I just saw Southland Tales, shortly before the box office plans to perform its mercy killing. Long story short, it just strikes me as all so much non-directional bile. The problem isn't that it doesn't make sense, it's that everything's so freakin' clear in its complete and utter contempt for the movies, for the avant-garde, for art in general, for philosophy, for itself, for its audience, and for anything else that comes within fifty feet of it. After a lot of self-conscious blather vaguely related to philosophy, sex, media, politics, literature and poetry, its one ultimate truth seems to be that "no one rocks the cock like Krysta Now [a porn star/media darling played by Sarah Michelle Gellar]," apparently the coda for humanity at the apocalypse. Because those words come from a smarmy, omniscient voice at the tail end of a cocktail party, it might be seen as some hyper-absurdist satire if it weren't for another piece of omniscient narration (from none other than Mr. Dick-in-a-Box himself) that quotes from the final lines of The Hollow Men; "whimper" and "bang" switch places in such a way that seems to imply that even the bangs themselves are ultimately whimpers. "No one rocks the cock" becomes an entirely earnest statement--none of it matters, metaphors are useless, and everything is so fucking stupid, so why bother trying to figure anything out?
Southland Tales' greatest crime in this regard may be how its plot and cast contrivances (an awful, nonsensical script that serves as the figurative and literal stand-in for the film; hiring washed-up actors to play washed-up actors-turned-political activists) act as ironic-cum-nihilistic reflections on the accepted conventions of "art" and "indie" films (non sequitur and dreamlike scenarios; the tendency to cast unknowns and b-listers). In doing so, it ignores any other directions that these "genres" have taken, and boils "good" and "bad" to immutable, objective concepts--in this case, it only recognizes and defines "bad." Immerse yourself too deeply into those immutable, objective concepts and you won't be able to see anything beyond those strict parameters. Encompassing yourself in irony comes at a price, after all, and you can't help but think about how this mentality has already creeped into societal acceptance. How would a kid raised on "Mystery Science Theater 3000" respond to a film of dubious intentions like Red Dawn? Counting myself as a member of that misbegotten generation--and not having been old enough to care when the Soviet Union collapsed--well, I'm still not entirely sure. But after I saw Southland Tales, I started wondering if my own relationship to cinema was capable of that brand of reductive hostility, and I found a concept to discuss in my long and storied history with Nicolas Cage.
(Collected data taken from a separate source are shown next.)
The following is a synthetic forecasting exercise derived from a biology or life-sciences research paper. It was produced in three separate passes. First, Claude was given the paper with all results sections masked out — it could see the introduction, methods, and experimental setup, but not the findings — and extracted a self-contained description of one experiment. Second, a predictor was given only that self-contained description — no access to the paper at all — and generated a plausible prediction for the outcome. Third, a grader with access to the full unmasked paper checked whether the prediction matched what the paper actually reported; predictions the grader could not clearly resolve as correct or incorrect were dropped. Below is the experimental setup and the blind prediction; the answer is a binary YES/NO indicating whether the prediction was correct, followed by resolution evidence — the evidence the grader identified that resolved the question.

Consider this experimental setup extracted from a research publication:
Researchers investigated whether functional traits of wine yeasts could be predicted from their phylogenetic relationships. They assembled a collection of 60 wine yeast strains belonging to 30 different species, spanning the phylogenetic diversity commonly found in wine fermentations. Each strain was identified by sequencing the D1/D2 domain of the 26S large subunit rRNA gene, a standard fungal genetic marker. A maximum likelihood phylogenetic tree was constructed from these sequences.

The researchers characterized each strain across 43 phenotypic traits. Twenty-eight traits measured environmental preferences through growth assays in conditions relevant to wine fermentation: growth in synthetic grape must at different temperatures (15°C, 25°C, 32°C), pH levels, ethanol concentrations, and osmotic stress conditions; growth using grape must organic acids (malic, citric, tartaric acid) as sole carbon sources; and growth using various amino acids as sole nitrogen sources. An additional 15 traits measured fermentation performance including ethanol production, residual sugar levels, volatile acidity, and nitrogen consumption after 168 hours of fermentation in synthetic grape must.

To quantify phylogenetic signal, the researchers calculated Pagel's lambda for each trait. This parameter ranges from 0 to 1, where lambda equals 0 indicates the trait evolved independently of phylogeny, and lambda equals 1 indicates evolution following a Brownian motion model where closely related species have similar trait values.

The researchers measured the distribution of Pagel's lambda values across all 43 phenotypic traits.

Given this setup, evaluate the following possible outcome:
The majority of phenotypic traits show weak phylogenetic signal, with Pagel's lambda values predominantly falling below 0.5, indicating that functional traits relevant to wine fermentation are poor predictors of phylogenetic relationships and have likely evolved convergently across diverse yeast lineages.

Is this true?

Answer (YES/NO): NO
You may have guessed by my throwaway mention in the "Shark: Season One" review that I have a particular affinity for Cage's batshit-nuts performances--but ask any of my friends and they'll tell you that "Screamin' Mad" Nicolas Cage is a recurring topic of discussion and fairly reliable running gag. Dude screams, dude grimaces, dude is hilarious. I'm not sure where all of that started, precisely--might've been after The Wicker Man, when that out-of-context "comedy of the year" clipshow started circulating on YouTube; maybe it was when I saw his manic, arrested-development performance in Ghost Rider; or maybe it didn't really gain momentum until I found his Japanese pachinko commercials. I've long considered these examples as hilarious for essentially the same reasons and never thought twice about it--but, of course, Wicker Man was intended as a thriller and the commercials were meant to be silly and a little unhinged. Contemplating that clipshow, I'm forced to wonder if these (mis)interpretations have had an adverse effect on my ability to properly discern Cage as anything but some knowing/unknowing avatar of wackiness. The guy won an Oscar some twelve years ago, but it's a lot easier to just pigeonhole him as a pleasant nutjob and leave it at that. I watched Face/Off again recently, and man, Cage is just wonderful in it. But is my admiration just post-ironic hangover?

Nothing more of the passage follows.